Run a local multi-agent episode:
```bash
python scripts/multi_agent_demo.py --scenario payment_provider_degradation
python scripts/multi_agent_demo.py --scenario database_connection_leak --json
```
The Space exposes the same flow at:
```text
/orchestrate?scenario_id=payment_provider_degradation
```
This is intentionally reproducible and uses generated incidents instead of live cloud
credentials. A production extension can connect specialists to AWS CloudWatch, Azure
Monitor, GCP Cloud Logging, Prometheus, or a read-only demo database, but the judged
environment remains deterministic so rewards and logs are repeatable.
## Deploy to Hugging Face Space
Recommended path:
```bash
pip install -e ".[server]"
openenv push --repo-id YOUR_USERNAME/incident_commander_env
```
Fallback Docker path:
```bash
docker build -f server/Dockerfile -t incident-commander-env .
docker run --rm -p 8000:8000 incident-commander-env
```
## Submission Checklist
- Push this repo to a Hugging Face Space.
- Link the Space URL in this README.
- Run `scripts/train_grpo.py` and commit reward/loss plots.
- Add logs from `outputs/logs/` and one before/after transcript from `outputs/`.
- Record a demo under two minutes showing an untrained failure and a trained improvement.
## Local Package Layout
- `incident_commander_env/`: package, models, scenario engine, reward logic
- `server/`: OpenEnv/FastAPI entrypoint and Dockerfile
- `scripts/`: smoke test, baseline evaluation, GRPO training
- `tests/`: deterministic unit tests
- `notebooks/`: Colab-oriented training notebook
## HF Training Result
A GRPO training run completed on Hugging Face Jobs.

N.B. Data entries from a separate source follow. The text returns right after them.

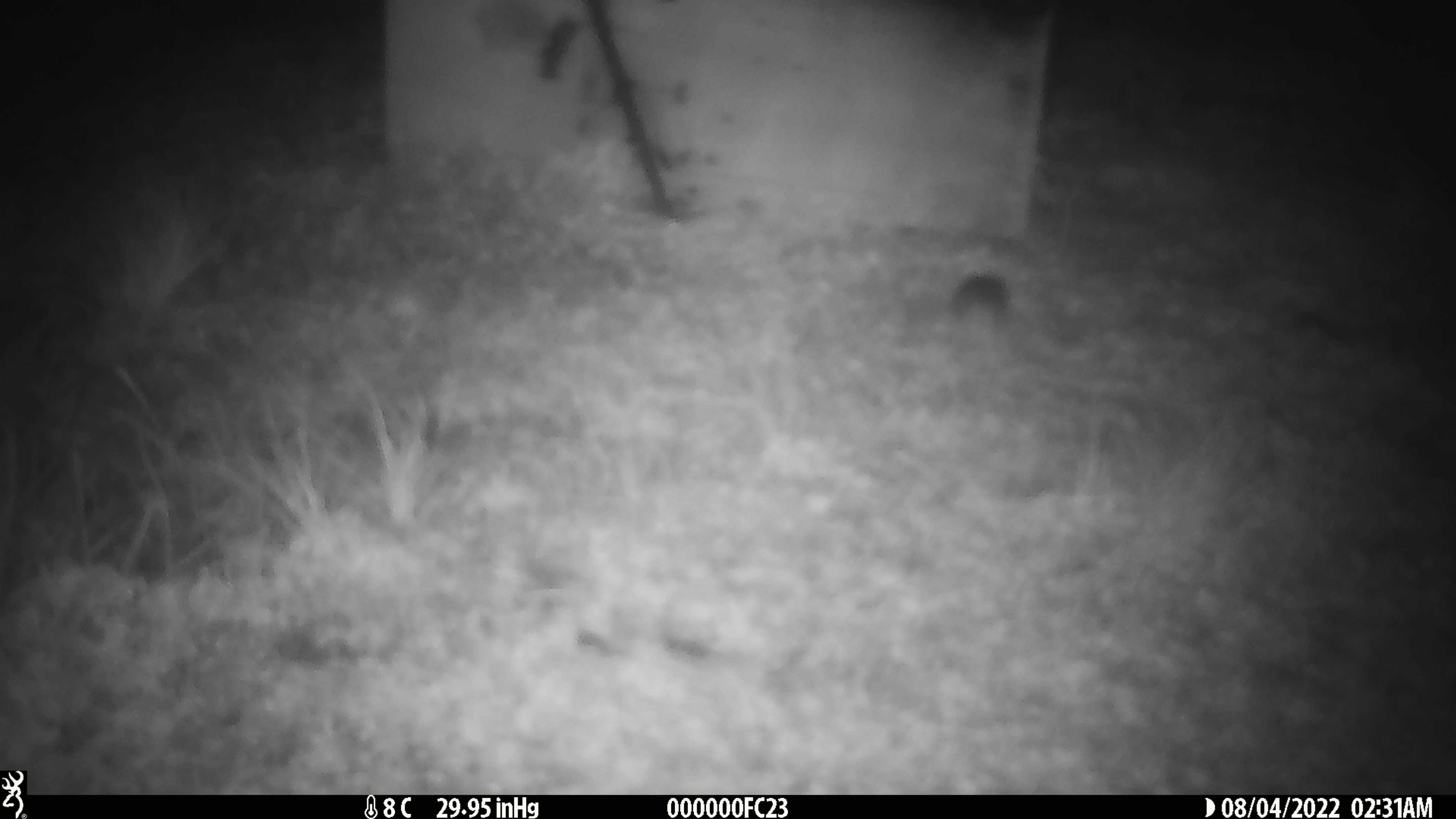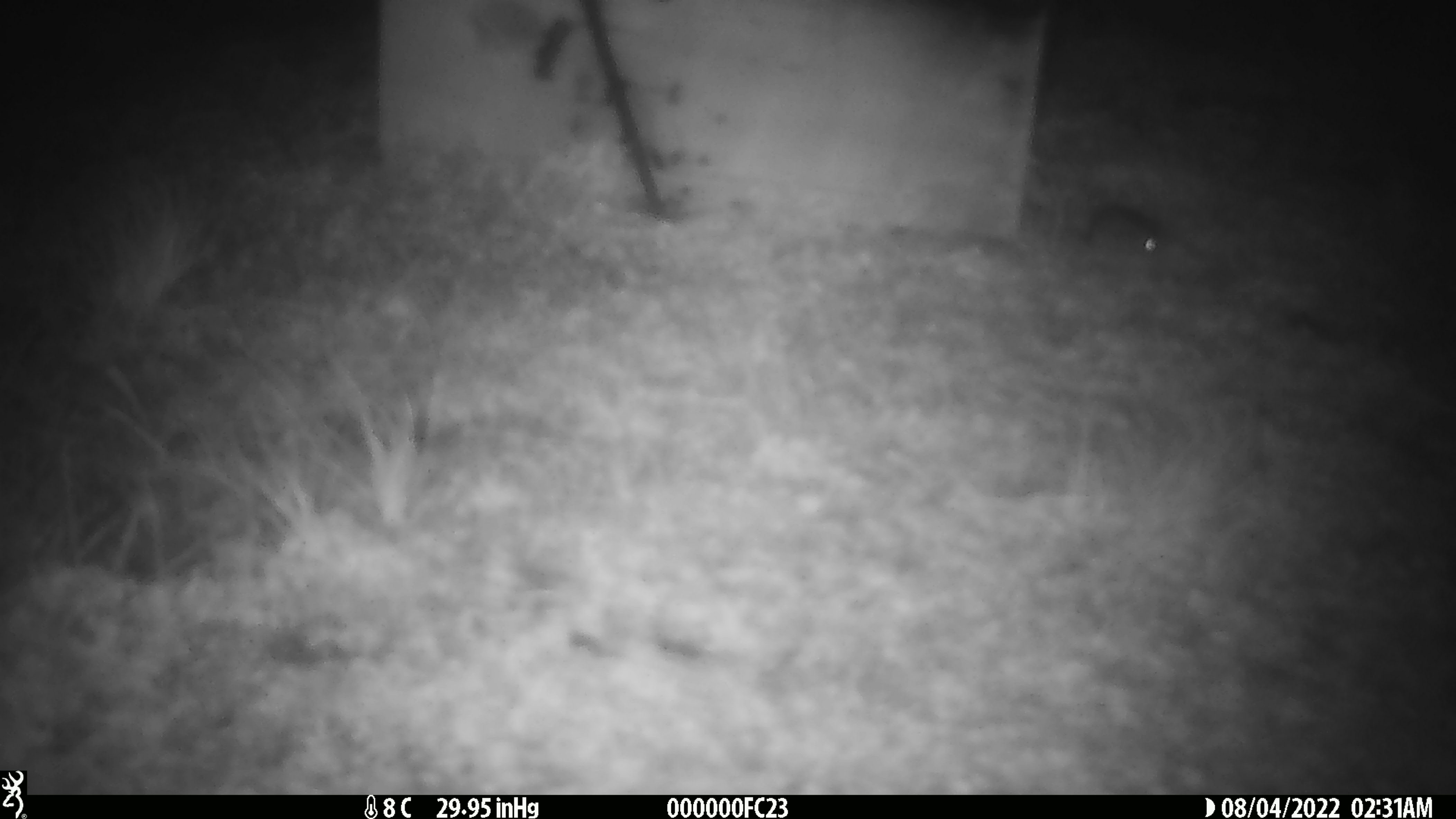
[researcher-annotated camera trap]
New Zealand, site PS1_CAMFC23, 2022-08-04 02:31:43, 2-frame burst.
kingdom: Animalia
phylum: Chordata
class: Mammalia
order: Rodentia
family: Muridae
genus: Mus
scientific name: Mus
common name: mouse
Mouse (Mus).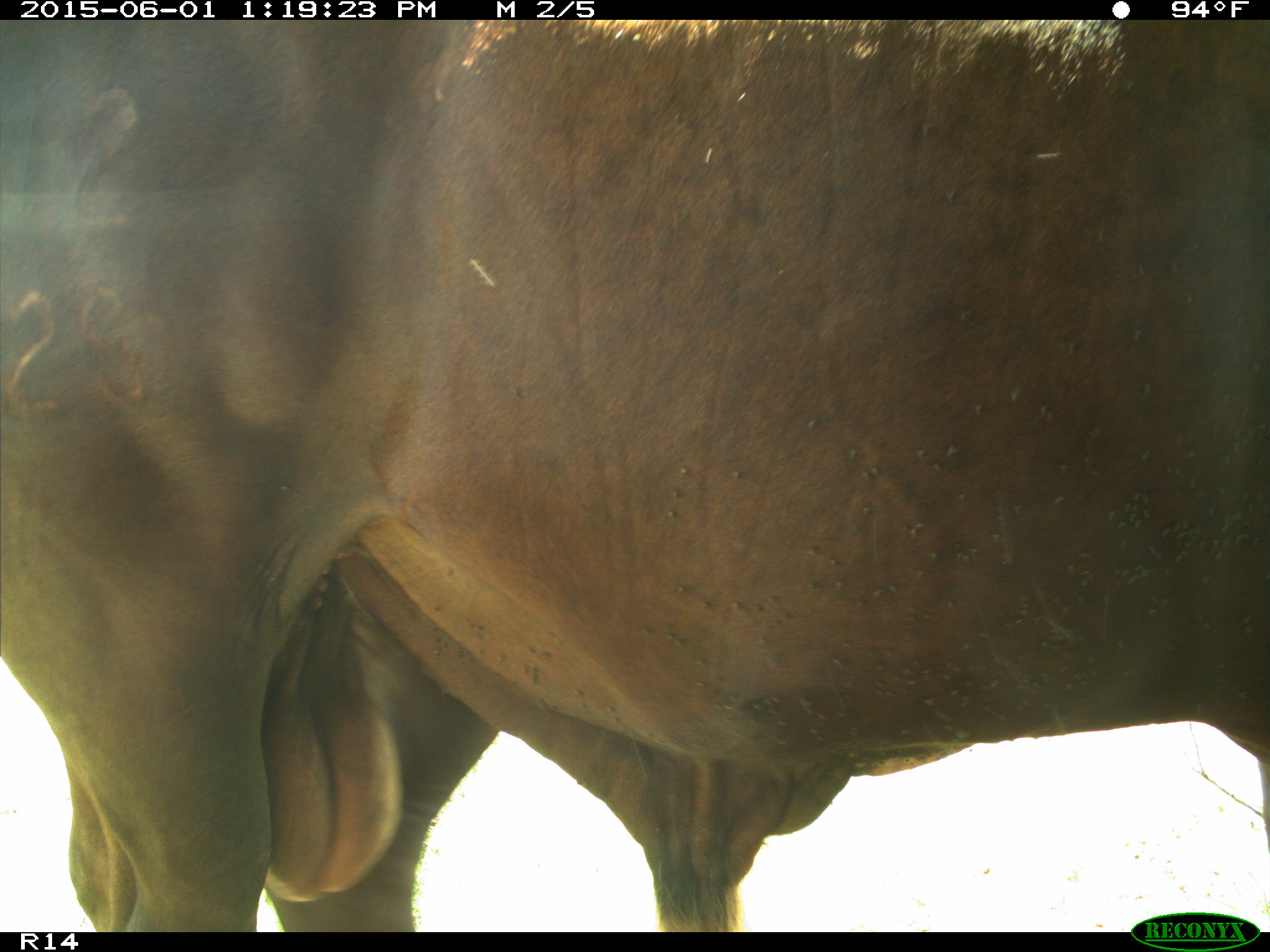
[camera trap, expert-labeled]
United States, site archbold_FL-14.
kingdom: Animalia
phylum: Chordata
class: Mammalia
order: Artiodactyla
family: Bovidae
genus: Bos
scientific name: Bos taurus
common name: domestic cow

- Job URL: https://huggingface.co/jobs/Dar3devil/69ed03a7d2c8bd8662bce22d
- Hardware: `a10g-large`
- Model: `Qwen/Qwen3-0.6B`
- Steps: `180/180 completed`
- First logged reward: `0.0375`
- Best logged reward: `0.2300`
- Final logged reward: `0.2125`
- Final train loss: `-0.005505`
![HF training reward curve](assets/hf_training_reward_curve.png)
Compact training evidence:
- `outputs/evals/hf_training_summary.md`
- `outputs/evals/hf_training_metrics.csv`
- `outputs/logs/hf_job_69ed03a7_inspect.txt`
Full raw training log is saved locally and available from the HF Jobs page.